Any chance you can get us a sample image, or a section of one? How
many different symbols are there, and how big is the grid? I guess
global means 360x180, but what's the image resolution? Is there also a
map outline background to confuse things? MIght be easier to attack
this with an image processing toolbox like imageJ...

Barry
#
Hi Tim, wow that looks it could be rather difficult to automate. It's
probably easiest just to visualize them in a map plot and then use
locator() to recreate the locations for each symbol.

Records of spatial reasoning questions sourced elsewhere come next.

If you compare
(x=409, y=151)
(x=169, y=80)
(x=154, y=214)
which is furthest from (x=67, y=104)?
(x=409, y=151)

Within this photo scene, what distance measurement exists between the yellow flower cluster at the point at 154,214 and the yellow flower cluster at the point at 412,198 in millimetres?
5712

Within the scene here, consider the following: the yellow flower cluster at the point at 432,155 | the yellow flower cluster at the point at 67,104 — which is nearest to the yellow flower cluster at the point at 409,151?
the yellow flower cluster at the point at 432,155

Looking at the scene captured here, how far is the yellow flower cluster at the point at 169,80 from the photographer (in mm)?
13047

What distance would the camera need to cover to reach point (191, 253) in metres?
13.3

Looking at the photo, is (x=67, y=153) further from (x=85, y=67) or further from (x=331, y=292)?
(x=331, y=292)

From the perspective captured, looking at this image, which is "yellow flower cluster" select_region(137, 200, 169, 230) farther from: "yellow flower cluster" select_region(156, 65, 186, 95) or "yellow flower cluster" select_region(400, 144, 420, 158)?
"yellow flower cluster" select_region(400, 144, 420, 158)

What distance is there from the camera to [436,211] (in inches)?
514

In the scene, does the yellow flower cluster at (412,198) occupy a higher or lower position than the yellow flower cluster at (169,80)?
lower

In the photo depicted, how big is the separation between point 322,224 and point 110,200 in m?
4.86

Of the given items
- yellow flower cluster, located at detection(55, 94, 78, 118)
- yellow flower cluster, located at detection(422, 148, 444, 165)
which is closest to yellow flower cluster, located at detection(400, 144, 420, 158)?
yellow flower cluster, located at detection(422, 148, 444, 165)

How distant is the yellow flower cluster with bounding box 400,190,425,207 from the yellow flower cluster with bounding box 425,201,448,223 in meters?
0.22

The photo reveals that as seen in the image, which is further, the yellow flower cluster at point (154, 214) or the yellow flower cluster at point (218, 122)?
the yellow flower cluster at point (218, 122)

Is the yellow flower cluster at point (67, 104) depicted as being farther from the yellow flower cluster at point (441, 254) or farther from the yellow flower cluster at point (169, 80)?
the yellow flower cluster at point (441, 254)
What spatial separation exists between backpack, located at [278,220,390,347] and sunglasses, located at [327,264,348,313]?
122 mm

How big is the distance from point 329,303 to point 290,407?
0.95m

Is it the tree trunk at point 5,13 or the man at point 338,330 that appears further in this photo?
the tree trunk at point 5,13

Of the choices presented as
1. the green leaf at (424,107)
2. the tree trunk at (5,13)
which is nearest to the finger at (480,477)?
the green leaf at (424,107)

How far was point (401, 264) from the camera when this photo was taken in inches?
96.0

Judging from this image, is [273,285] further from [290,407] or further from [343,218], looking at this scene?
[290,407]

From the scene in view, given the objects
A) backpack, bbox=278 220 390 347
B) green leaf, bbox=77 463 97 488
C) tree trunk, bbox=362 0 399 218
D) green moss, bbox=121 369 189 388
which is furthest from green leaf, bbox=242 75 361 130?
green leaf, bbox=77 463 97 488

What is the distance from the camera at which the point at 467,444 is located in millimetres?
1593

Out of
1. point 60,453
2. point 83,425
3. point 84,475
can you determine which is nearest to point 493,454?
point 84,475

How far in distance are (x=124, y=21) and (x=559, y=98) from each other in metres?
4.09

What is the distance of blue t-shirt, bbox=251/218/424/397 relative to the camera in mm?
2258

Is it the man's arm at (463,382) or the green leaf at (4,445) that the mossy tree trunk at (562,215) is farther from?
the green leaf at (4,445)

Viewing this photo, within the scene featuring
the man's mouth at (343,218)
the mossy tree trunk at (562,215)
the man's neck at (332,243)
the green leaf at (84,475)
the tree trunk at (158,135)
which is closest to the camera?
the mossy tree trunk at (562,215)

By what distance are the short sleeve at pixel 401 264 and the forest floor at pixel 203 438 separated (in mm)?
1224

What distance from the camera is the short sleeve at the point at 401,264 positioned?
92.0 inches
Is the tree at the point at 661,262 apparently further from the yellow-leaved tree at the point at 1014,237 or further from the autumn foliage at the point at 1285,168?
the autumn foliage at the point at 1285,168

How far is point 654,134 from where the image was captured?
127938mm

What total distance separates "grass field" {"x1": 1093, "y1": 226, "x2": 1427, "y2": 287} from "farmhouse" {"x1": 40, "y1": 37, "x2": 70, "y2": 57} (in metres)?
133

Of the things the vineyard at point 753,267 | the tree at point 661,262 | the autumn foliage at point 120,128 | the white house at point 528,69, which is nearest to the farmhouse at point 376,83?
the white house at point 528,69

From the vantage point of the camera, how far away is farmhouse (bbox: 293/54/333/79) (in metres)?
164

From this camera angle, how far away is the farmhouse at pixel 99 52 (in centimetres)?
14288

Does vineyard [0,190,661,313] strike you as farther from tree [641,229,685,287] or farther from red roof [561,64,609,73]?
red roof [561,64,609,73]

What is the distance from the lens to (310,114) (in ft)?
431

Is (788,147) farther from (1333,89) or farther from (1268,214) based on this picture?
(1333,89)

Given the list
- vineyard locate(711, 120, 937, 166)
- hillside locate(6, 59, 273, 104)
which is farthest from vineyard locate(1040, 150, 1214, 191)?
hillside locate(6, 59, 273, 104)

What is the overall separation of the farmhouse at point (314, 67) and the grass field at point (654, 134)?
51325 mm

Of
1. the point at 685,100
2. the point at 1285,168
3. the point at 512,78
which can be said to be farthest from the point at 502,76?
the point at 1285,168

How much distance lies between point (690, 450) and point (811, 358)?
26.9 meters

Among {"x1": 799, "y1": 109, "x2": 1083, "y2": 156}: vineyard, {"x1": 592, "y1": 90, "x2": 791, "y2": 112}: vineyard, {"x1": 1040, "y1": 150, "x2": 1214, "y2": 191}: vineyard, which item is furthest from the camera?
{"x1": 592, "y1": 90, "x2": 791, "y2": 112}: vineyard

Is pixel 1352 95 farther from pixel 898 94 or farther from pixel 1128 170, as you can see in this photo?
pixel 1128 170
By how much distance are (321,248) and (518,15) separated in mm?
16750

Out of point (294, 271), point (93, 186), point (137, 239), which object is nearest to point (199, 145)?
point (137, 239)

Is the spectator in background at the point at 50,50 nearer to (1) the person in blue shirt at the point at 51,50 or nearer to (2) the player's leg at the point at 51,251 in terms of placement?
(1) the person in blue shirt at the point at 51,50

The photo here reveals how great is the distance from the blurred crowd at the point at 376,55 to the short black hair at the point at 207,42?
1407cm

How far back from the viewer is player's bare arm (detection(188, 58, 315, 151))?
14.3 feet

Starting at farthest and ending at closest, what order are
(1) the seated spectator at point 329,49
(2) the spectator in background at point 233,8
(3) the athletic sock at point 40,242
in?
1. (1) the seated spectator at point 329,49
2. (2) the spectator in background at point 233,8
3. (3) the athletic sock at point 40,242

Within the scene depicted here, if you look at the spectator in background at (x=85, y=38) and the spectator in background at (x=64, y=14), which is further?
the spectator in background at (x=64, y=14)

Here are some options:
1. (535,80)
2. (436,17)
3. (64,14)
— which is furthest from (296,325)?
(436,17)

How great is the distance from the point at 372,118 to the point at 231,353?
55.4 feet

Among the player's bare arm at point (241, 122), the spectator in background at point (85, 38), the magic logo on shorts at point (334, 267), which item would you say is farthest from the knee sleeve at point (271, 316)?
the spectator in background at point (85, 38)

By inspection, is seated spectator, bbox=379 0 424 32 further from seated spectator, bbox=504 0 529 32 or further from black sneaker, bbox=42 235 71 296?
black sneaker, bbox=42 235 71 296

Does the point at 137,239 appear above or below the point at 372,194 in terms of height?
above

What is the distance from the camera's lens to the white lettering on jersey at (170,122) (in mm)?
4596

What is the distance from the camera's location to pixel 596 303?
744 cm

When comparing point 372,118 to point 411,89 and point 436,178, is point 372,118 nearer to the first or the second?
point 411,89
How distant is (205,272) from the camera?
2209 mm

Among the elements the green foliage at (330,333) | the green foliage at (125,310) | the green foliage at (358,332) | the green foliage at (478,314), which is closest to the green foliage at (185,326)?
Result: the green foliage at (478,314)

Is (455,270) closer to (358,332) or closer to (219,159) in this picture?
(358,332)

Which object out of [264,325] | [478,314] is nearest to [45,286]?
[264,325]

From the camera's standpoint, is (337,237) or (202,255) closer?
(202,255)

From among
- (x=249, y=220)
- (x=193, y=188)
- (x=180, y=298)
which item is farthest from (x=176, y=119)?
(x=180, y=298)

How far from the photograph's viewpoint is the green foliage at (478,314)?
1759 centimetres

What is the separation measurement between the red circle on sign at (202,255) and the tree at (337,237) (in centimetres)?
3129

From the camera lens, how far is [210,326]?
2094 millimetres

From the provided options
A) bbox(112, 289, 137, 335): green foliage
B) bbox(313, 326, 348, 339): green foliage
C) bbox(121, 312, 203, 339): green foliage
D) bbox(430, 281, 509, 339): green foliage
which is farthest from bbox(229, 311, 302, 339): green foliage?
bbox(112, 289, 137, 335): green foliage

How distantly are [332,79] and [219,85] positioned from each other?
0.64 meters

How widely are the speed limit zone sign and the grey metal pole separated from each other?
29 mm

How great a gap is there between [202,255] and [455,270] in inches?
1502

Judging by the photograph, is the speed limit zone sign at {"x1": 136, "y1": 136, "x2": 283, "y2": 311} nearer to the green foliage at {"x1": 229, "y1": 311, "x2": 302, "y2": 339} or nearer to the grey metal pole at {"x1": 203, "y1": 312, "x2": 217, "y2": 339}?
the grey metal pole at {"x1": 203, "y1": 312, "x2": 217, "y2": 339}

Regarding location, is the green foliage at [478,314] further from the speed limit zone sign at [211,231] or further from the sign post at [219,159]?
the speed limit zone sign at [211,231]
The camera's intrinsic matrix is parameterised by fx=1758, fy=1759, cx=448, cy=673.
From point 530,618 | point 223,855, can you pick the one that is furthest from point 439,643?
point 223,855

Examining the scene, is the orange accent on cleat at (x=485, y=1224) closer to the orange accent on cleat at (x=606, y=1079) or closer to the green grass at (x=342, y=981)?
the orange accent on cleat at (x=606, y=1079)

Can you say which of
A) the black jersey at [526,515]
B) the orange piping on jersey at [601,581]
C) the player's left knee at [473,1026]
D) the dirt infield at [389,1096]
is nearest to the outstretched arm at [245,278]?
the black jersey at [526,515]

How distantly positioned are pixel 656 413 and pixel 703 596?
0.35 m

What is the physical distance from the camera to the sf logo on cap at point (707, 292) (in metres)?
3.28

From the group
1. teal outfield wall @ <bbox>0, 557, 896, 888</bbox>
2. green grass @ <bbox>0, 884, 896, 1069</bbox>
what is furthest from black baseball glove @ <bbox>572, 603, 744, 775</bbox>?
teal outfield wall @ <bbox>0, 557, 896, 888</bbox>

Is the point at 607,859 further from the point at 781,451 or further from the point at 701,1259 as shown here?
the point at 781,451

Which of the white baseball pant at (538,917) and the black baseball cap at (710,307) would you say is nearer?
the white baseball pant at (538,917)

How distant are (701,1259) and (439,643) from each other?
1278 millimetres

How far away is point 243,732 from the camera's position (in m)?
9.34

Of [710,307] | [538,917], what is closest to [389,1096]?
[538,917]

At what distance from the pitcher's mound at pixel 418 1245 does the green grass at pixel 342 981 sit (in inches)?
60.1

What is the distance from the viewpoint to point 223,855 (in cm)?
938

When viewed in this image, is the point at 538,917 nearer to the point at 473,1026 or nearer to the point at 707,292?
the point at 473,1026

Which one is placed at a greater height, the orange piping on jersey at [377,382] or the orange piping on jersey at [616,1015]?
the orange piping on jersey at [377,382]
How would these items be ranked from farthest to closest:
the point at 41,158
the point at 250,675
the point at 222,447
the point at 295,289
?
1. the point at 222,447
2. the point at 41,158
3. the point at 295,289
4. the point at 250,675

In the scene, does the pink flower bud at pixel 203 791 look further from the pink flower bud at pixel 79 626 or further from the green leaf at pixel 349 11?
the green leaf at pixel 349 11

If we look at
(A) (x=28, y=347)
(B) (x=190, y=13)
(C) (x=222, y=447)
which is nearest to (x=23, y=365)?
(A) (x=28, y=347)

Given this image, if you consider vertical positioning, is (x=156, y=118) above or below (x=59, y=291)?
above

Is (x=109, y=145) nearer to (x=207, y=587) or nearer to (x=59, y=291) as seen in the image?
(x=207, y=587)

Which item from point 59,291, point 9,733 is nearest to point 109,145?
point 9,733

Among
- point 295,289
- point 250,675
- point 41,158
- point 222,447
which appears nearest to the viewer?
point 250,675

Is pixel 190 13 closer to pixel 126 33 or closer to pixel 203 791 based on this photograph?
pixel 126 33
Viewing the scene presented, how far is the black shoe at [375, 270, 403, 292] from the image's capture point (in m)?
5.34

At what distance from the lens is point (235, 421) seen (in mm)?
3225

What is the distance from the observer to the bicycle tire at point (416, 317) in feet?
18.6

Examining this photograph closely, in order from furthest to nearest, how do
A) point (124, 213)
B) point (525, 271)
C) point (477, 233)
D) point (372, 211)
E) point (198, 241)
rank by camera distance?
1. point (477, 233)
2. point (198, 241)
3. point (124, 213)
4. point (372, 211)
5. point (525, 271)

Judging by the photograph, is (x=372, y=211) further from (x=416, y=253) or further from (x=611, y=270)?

That would not be
too difficult, but there are a few options.

Is the data not also published in the atlas in tabular form?

If I had to do this myself I'd probably use an interactive GIS like
Manifold, but it certainly could be done in R fairly simply with some
manual handling. The major problem is probably the overall accuracy
when you try to georegister the scans.

Cheers, Mike.
On Sat, Mar 19, 2011 at 11:28 AM, tsippel <tsippel at gmail.com> wrote:

  
    
#
I had another look and the georegistration should be pretty accurate
since there are so many grid lines.

I missed that the first time. If the images need significant warping
to get them regular again you could use control points with the GDAL
command line tools, which is probably easier than doing that in R. You
could still use R to generate the control points with locator though.
They might be good enough just with very simple registration though
(corner point and pixel scale).

Cheers, Mike.
On Sat, Mar 19, 2011 at 11:40 AM, Michael Sumner <mdsumner at gmail.com> wrote:

  
    
#
On Sat, Mar 19, 2011 at 12:44 AM, Michael Sumner <mdsumner at gmail.com> wrote:
There's at least two problems here to successful classification:

1. Finding the data grid - tricky because the warping of each image is
different. There's a lot of curvature and I think you'd need a lot of
control points. Alternatively you could look for things that looked
like + signs and infer the best grid from them, but that could be
hard.

 Might even be a patent on it: http://www.freepatentsonline.com/7479969.html

2. Detecting the feature. Also tricky. Some bits of the coastline will
look exactly like vertical bars. Where symbols partly clash with the
coastline they'll look different too.

Zooming right in on the image (1400% or so) shows each pen line to be
about four pixels, and either black or white (was it scanned in mono?)
so despeckling and thresholding might help shape detection. Scanning
in grayscale might be better.

I still think ImageJ might be a handy tool to start working on this. I
believe it has feature detection algorithms.

 Another idea would be to chop it up into the 10x10 grids and create a
job on Amazon's Mechanical Turk system, so real live human beings
would get paid for doing the classification.

 How many pages have you got? You might have to ask yourself if the
effort of coding something to do this would be more than the effort of
typing it all in manually.

 I guess we assume you've tried to find the original authors in order
for them to dig out the punch cards that this data was probably stored
on...

Barry